■ **PAGE**:
* * * *

Monday, November 24, 2008

Manic Monday



Mo's word for Manic Monday is HERITAGE.


During the 1970s I was the indexer of American Heritage Magazine.

American Heritage was founded in 1954 by James Parton, Oliver Jensen and Joseph J. Thorndike Jr., refugees from Life, who from the beginning broke most of the rules of magazine publishing. They determined not to accept ads, for example — on the ground that there was a “basic incompatibility between the tones of the voice of history and of advertising” — and instead charged a yearly subscription of $10, a figure so steep at the time that readers were allowed to pay it in installments. They also published in clothbound, hardback volumes with full-color paintings mounted on the front.

The format was an instant hit with readers, who instead of tossing back issues often shelved them in their bookcases, but it initially confounded the United States Post Office, which decreed that American Heritage could use neither the book rate nor the periodical one. That ruling was eventually overturned, but not until the magazine had almost bankrupted itself by paying for parcel post.

The first editor of American Heritage was Bruce Catton, a Civil War historian who wrote in the inaugural issue in December 1954 that “the faith that moves us is, quite simply, the belief that our heritage is best understood by a study of the things that the ordinary folk of America have done and thought and dreamed since first they began to live here.” In the beginning, at least, that meant a fair amount of WASPy nostalgia and a steady ration of stories about the Civil War. That inaugural issue, for example, includes a piece about a Union general who was falsely accused of treason in 1862, as well as articles about the country store, the Fall River steamship line and a lament by Cleveland Amory about the decline of New York men’s clubs.


I worked freelance for the company shortly after I got my Master's degree in Library and Information Science from Queens College of the City University of New York.

I worked without computers then, using 3x5 index cards on which I wrote author, article title and subjects for each article in each of the issues for the year's volume. I usually produced an estimated 3000 entries per 600-page volume each year.

* * * *

■ **TASK LIST**:
[A] According to the Manic Monday post, who was the first editor of American Heritage?
[B] Print the stretch of the Manic Monday post from "Mo's word for" through "on the front.".
[C] Carry on the Manic Monday post from its final sentence.

* * * *

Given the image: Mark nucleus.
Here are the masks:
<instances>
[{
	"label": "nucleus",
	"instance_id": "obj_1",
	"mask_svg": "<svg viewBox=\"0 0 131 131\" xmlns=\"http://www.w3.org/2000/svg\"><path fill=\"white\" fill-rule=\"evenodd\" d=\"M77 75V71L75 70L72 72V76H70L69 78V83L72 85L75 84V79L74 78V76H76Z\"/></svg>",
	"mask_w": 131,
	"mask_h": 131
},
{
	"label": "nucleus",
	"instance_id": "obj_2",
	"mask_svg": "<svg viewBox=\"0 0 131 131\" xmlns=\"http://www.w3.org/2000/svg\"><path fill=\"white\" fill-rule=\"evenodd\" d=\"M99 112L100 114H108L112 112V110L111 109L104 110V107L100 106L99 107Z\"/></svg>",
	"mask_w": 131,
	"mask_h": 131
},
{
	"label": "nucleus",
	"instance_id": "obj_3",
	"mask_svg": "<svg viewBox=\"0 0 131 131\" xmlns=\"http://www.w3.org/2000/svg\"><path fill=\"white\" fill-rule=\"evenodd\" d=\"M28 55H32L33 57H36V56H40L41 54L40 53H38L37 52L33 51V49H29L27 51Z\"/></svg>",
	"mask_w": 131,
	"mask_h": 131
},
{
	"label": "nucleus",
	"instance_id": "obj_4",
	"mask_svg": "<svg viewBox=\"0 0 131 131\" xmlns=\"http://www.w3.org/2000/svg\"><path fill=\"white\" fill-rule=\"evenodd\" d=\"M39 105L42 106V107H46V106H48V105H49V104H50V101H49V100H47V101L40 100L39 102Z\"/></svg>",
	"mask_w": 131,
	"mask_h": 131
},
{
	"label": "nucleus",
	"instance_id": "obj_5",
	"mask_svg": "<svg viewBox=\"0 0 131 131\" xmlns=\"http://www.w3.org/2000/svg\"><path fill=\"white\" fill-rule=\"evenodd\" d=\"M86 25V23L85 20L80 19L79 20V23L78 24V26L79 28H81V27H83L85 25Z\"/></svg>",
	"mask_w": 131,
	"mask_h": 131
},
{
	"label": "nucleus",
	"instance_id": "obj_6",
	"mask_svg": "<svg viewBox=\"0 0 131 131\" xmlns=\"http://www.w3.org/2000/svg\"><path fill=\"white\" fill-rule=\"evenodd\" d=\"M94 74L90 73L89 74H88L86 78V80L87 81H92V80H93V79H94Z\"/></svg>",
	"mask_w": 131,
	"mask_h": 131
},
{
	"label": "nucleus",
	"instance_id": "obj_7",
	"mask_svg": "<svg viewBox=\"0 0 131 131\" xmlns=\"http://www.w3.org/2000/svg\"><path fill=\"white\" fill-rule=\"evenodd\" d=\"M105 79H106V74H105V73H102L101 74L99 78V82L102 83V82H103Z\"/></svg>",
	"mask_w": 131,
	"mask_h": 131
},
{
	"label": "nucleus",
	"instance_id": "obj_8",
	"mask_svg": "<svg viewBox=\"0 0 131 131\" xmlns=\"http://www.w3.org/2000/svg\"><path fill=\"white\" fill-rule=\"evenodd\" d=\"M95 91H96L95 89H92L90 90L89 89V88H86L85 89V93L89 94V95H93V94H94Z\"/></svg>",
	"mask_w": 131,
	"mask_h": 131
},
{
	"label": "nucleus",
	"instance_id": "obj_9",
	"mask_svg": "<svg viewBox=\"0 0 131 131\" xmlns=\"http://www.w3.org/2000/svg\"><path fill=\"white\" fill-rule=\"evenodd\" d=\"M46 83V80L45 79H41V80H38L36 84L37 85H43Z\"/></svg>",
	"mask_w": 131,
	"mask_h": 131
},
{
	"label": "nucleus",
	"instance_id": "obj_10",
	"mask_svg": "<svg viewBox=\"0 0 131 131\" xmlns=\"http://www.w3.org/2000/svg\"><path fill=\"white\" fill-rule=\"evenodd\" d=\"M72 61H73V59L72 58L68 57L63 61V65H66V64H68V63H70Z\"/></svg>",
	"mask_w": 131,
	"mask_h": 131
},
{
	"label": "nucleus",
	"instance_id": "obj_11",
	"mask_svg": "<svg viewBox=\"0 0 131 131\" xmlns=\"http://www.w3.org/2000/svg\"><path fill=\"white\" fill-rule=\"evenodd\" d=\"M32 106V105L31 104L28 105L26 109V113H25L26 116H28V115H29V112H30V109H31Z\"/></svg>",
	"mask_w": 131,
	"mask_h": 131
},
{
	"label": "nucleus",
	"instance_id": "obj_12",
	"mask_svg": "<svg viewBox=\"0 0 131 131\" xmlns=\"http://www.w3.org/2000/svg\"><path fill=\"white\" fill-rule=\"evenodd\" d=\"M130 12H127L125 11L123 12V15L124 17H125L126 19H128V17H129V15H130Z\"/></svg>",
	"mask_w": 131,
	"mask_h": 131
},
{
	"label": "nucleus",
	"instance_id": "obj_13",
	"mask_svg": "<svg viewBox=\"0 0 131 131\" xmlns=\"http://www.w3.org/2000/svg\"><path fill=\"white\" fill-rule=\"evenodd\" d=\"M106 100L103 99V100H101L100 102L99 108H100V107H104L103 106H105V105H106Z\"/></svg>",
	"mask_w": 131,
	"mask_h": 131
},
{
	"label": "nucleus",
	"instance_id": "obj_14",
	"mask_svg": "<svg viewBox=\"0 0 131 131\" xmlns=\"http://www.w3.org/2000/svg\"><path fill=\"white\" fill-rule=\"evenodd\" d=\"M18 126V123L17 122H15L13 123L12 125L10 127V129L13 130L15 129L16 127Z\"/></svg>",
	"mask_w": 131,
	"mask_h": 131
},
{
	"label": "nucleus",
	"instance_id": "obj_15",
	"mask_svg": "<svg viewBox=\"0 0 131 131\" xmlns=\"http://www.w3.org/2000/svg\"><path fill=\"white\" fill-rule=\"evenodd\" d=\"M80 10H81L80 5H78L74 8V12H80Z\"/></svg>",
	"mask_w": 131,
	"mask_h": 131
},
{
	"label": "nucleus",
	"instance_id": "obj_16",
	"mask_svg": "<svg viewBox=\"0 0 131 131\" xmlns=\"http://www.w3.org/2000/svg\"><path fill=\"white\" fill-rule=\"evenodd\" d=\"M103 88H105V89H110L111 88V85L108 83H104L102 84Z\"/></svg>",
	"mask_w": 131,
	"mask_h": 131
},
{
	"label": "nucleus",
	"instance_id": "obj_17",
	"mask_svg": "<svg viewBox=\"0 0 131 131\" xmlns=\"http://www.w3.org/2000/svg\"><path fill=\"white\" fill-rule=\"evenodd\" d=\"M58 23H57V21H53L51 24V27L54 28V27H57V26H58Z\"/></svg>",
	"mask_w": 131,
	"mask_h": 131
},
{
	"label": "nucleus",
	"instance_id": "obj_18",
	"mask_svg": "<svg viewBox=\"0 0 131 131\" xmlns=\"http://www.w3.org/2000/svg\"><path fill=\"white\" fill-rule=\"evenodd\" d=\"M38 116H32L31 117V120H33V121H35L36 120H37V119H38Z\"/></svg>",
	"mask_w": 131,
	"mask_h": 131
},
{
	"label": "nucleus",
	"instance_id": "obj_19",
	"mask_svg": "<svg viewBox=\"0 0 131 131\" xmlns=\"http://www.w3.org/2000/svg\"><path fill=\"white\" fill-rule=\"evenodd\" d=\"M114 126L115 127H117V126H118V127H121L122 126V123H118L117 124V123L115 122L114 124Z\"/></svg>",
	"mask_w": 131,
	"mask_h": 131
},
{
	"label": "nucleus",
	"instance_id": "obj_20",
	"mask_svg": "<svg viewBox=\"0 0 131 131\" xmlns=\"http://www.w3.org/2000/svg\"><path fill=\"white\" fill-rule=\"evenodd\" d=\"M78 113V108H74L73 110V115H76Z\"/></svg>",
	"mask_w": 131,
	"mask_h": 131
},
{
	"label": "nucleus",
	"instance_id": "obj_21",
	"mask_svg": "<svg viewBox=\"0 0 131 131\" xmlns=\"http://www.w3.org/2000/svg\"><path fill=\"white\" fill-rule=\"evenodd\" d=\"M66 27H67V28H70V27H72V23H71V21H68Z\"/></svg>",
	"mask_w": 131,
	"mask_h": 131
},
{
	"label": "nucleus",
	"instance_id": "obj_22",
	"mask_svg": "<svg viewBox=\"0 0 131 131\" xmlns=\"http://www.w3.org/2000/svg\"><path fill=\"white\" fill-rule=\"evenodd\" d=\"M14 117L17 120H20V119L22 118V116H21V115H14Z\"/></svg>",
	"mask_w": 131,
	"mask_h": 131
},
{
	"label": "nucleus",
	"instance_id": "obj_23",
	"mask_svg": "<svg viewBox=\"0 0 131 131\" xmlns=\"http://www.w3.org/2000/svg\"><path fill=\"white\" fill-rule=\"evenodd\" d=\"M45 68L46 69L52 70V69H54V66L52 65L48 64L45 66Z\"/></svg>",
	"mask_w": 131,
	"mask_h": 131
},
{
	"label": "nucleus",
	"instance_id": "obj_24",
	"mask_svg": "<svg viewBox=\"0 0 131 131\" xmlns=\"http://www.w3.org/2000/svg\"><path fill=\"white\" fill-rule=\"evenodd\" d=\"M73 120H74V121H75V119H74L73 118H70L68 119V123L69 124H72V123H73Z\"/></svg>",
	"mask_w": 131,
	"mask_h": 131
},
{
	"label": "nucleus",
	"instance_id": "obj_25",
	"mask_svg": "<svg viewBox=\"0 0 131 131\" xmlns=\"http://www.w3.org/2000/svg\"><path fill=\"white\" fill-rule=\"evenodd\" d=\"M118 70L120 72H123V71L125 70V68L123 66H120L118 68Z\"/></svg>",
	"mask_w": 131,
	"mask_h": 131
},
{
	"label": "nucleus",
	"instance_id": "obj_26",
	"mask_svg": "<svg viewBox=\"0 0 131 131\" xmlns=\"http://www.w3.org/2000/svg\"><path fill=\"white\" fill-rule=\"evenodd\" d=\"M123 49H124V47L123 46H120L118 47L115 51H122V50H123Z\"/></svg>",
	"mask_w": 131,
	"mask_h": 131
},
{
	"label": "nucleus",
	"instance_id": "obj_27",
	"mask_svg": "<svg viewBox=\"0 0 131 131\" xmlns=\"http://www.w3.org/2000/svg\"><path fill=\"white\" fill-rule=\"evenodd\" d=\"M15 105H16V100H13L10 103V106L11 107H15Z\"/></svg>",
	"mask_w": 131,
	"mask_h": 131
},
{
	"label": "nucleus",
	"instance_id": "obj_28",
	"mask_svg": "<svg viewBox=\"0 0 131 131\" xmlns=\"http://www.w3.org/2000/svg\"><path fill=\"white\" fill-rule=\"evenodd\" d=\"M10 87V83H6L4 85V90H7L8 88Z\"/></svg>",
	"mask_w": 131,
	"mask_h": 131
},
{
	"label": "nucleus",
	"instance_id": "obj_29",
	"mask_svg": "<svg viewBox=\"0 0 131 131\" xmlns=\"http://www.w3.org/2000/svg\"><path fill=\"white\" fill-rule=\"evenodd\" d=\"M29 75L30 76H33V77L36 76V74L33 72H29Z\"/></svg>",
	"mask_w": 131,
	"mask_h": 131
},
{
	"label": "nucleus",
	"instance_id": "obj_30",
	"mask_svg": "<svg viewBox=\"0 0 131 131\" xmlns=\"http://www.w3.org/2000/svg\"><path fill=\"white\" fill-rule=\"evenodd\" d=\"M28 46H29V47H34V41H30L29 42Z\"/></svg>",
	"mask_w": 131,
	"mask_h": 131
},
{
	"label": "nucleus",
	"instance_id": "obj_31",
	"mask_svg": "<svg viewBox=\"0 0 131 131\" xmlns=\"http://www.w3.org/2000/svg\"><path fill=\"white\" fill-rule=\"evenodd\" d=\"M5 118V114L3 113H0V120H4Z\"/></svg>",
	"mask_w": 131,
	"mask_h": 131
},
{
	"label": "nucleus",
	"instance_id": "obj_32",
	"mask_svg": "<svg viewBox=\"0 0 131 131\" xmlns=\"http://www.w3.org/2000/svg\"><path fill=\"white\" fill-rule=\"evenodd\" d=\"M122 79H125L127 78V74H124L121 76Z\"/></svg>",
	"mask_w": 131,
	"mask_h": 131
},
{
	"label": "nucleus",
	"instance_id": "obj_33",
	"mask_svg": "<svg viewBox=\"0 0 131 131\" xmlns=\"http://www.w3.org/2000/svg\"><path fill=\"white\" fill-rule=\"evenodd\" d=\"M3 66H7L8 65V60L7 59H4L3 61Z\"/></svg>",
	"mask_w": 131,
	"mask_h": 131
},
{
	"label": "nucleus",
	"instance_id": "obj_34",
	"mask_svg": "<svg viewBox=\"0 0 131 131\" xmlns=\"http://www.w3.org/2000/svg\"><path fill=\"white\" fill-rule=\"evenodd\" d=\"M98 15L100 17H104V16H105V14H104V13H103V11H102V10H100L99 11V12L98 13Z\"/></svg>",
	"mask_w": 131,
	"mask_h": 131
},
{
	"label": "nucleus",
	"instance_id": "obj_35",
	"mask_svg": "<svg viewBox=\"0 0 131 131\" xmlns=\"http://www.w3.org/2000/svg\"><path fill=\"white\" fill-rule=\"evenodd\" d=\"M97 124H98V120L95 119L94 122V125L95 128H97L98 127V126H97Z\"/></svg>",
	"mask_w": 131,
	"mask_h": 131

* * * *

■ **THE REPLIES**:
[A] Bruce Catton, a Civil War historian.

[B]
Mo's word for Manic Monday is HERITAGE.


During the 1970s I was the indexer of American Heritage Magazine.

American Heritage was founded in 1954 by James Parton, Oliver Jensen and Joseph J. Thorndike Jr., refugees from Life, who from the beginning broke most of the rules of magazine publishing. They determined not to accept ads, for example — on the ground that there was a “basic incompatibility between the tones of the voice of history and of advertising” — and instead charged a yearly subscription of $10, a figure so steep at the time that readers were allowed to pay it in installments. They also published in clothbound, hardback volumes with full-color paintings mounted on the front.

[C]
I would alphabetize the cards manually producing a unified (author, title, subject) 3 column, 18-page index for printing in a separate publication.


I learned a lot about history reading the articles written by such well-known historians and contributing editors as


In the early days of indexing, reading the material and marking the pages was a most delightful job but the final alphabetizing of the index cards was tedious and repetitious. There was always a deadline which most of the time was too short. Making one's deadline was most important. I never missed one.

I don't index anymore. I teach at a community college now. When I quit I was indexing by computer which had made sorting index terms much faster and easier.

theteach

11 comments:

Sylvia K said...

You've had an interesting and busy and rewarding life! Isn't it lovely to look back occasionaly to re-visit those places in your life?

Desert Songbird said...

Great post, Mary, but um...the Manic Monday theme for this week is harvest," not "heritage."

Digital Flower Pictures said...

So you harvested some history :lol:

I used to love American Heritage, fascinating stuff to this young man in its day.

marcia@joyismygoal said...

Wow, you had it good, you were paid to learn, that sounds like an awesome job esp about History which is my second favorite subject

Star8278 said...

Ah, sheesh. Now I am confused. I just postd mine using Harvest?!

Still, you did a very nice post.

Ivanhoe said...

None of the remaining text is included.